Step 7: Make a decision
Based on the calculated test statistic and the critical value, we can reject the null hypothesis. This suggests that the new sponge design has indeed increased the absorption amount.
In summary, the decision rule at the 0.01 level of significance is to reject the null hypothesis if the calculated t-test statistic is greater than the critical value.
To test if the new design increased the absorption amount of the sponge, we can perform a hypothesis test using the data provided.
Here are the steps to conduct the hypothesis test:
Step 1: State the null hypothesis (H0) and the alternative hypothesis (Ha):
- Null hypothesis (H0): The new design did not increase the absorption amount of the sponge.
- Alternative hypothesis (Ha): The new design increased the absorption amount of the sponge.
Step 2: Determine the test statistic:
Since we have a small sample size (n < 30) and the population standard deviation is unknown, we can use the t-distribution for this test. We will calculate the t-statistic using the sample mean, sample standard deviation, and the sample size.

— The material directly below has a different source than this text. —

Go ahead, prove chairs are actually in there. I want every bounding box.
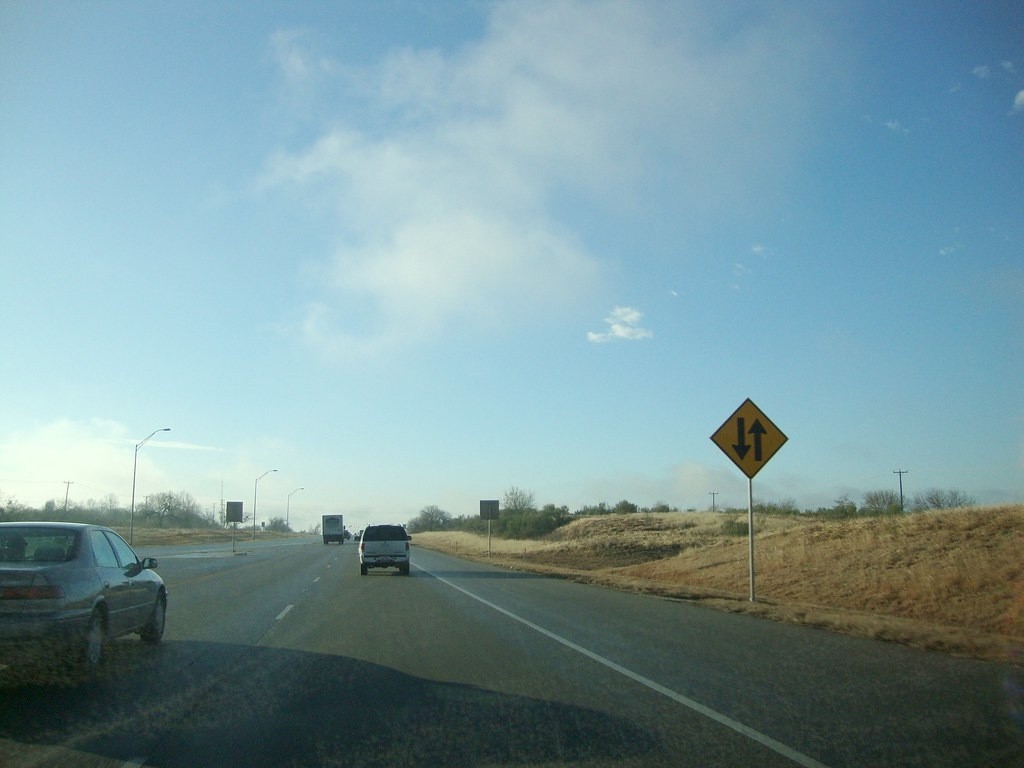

Step 3: Set the significance level (α):
The significance level, denoted as α, is the probability of rejecting the null hypothesis when it is true. In this case, the significance level required is 0.01, which means we are willing to accept a 1% chance of making a Type I error (rejecting the null hypothesis when it is true).
Step 4: Calculate the test statistic:
- Compute the sample mean (x̄) using the provided absorption amounts.
- Compute the sample standard deviation (s) using the provided absorption amounts.
- Determine the sample size (n).
Step 5: Determine the critical value:
- Look up the critical value for a two-tailed t-test with n-1 degrees of freedom and a significance level of 0.01. The degrees of freedom is equal to the sample size minus one (df = n - 1).
Step 6: Decision rule:
- If the absolute value of the test statistic is greater than the critical value, reject the null hypothesis.
- If the absolute value of the test statistic is less than or equal to the critical value, fail to reject the null hypothesis.
Step 7: Compute the test statistic:
- Calculate the t-statistic using the formula: t = (x̄ - μ) / (s / √n), where μ is the assumed population mean (3.5 ounces in this case).
Step 8: Make a decision:
- Compare the calculated t-value with the critical value determined earlier. If the calculated t-value falls in the critical region, reject the null hypothesis. If it falls within the non-critical region, fail to reject the null hypothesis.
Please note that the calculations for the test statistics and critical values are not shown in this explanation. They can be determined using statistical software, a t-distribution table, or a calculator with statistical functions.